• [What to do]
(A) Answer these questions from the Bill Maher passage:
(i) Where should the Democrats have started their health care negotiations?
(ii) Which edition of Countdown is the transcript from?
(iii) According to Maher, what happens to people when they quit smoking?
(B) Transcribe the Bill Maher passage from "O‘DONNELL: We‘re back" up to and including "bit with Obama?".

Bill Maher feels the same way I do about how the Democrats negotiated on the health care bill. Even if it was not what they ever thought they were going to get in the end, they should have started with single payer and negotiated down from there.
Transcript via MSNBC from the March 10th edition of Countdown.
O‘DONNELL: We‘re back with Bill Maher here on COUNTDOWN. Bill, after my tickle fight last Friday night, as I always do, I watched your show, and new rules, you turned into a prude, suddenly. You want the president to quit smoking. You became Mayor Bloomberg on Obama. What‘s the quit smoking bit with Obama?
MAHER: Well, it was tongue in cheek, Lawrence, as you know. Come on, do I have to tickle you to get you to laugh at this one? No, what I was— you know, the point of the rule was that when people quit smoking, they get angry.
And I like my president angry, because, you know, considering how much in this country people are poisoned, ripped off and lied to, we all should be angry, but especially that guy, who has to deal with Congress every day, and trying to get this health care bill through and all that. And you know, I like him when he‘s out on the stump in sort of a partisan mode.

• [Data shown]
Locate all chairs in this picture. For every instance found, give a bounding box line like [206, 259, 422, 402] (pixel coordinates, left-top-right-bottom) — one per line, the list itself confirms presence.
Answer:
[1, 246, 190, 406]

• [Per-task outputs]
(A)
(i) With single payer, negotiating down from there.
(ii) The March 10th edition.
(iii) They get angry.

(B)
O‘DONNELL: We‘re back with Bill Maher here on COUNTDOWN. Bill, after my tickle fight last Friday night, as I always do, I watched your show, and new rules, you turned into a prude, suddenly. You want the president to quit smoking. You became Mayor Bloomberg on Obama. What‘s the quit smoking bit with Obama?